Today in the Market (5/10/2022)

Good Evening. Markets struggled to rebound from a dramatic sell-off that dropped all three main indexes to their lowest levels year-to-date to start the week, leaving US equities unsettled at the close of a bumpy session Tuesday.

After closing below 4,000 for the first time since March 2021 on Monday, the S&P 500 gained 0.25%. The Dow Jones dropped 0.26%, for the fourth day in a row, while the Nasdaq Composite surged 0.98%.


Peloton Interactive (PTON) saw its stock drop on Tuesday after the training equipment company cautioned investors that its growth was stalling.

In Peloton’s fiscal third quarter, which concluded on March 31, subscriber revenue increased by 55% year over year to $369.9 million. The company had 2.96 million connected fitness subscribers at the end of the quarter. These are people who have acquired a Peloton cycle or treadmill and pay a monthly fee to participate in virtual workouts.

Peloton’s sales from linked fitness goods, on the other hand, fell by 42% to $594.4 million. As the number of COVID-19 cases declines, more individuals are returning to gyms, while fewer people are purchasing the company’s in-home workout equipment. Peloton’s total sales fell by 24% to $964.3 million.

Peloton expects its membership growth to slow significantly as equipment sales slow.
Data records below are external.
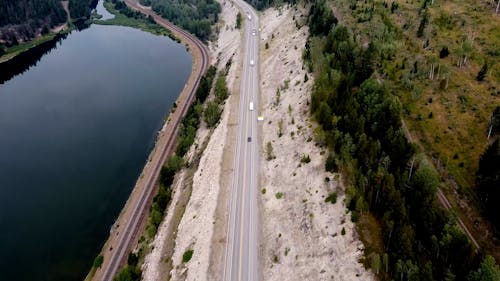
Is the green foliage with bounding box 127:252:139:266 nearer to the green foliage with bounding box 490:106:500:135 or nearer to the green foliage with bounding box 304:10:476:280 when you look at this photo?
the green foliage with bounding box 304:10:476:280

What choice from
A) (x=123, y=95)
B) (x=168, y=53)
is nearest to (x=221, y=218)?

By the end of the fourth quarter, management expects connected fitness subscriptions to reach 2.98 million, representing a sequential growth rate of less than 1%. The company also predicted a 27% drop in total sales from the fourth quarter of fiscal 2021 to the fourth quarter of fiscal 2022.

At Closing, PTON fell by 8.70% to $12.90 per share.


Goldman Sachs has informed SPACs that it needs a break. Now that regulators are tightening down on the contentious financial mechanism, the investment bank, which was the second-largest underwriter of SPACs last year, is terminating its engagement with the majority of those companies.

SPACs gained a lot of traction early in the epidemic as a vehicle for private companies to go public.

  • A SPAC (special purpose acquisition company) is essentially a shell company that goes public before acquiring a private company and bringing it public.

A company can escape the scrutiny necessary by the regular IPO process by opting for SPAC, and celebrities have discovered that generating awareness for a SPAC they partner with can be lucrative.

It was all quite shady, and the regulators weren’t going to let it go on indefinitely. The SEC issued a plan in March that outlined extra requirements for SPACs, robbing them of their allure for underwriters like Goldman Sachs, who would be exposed to more risk under the new criteria.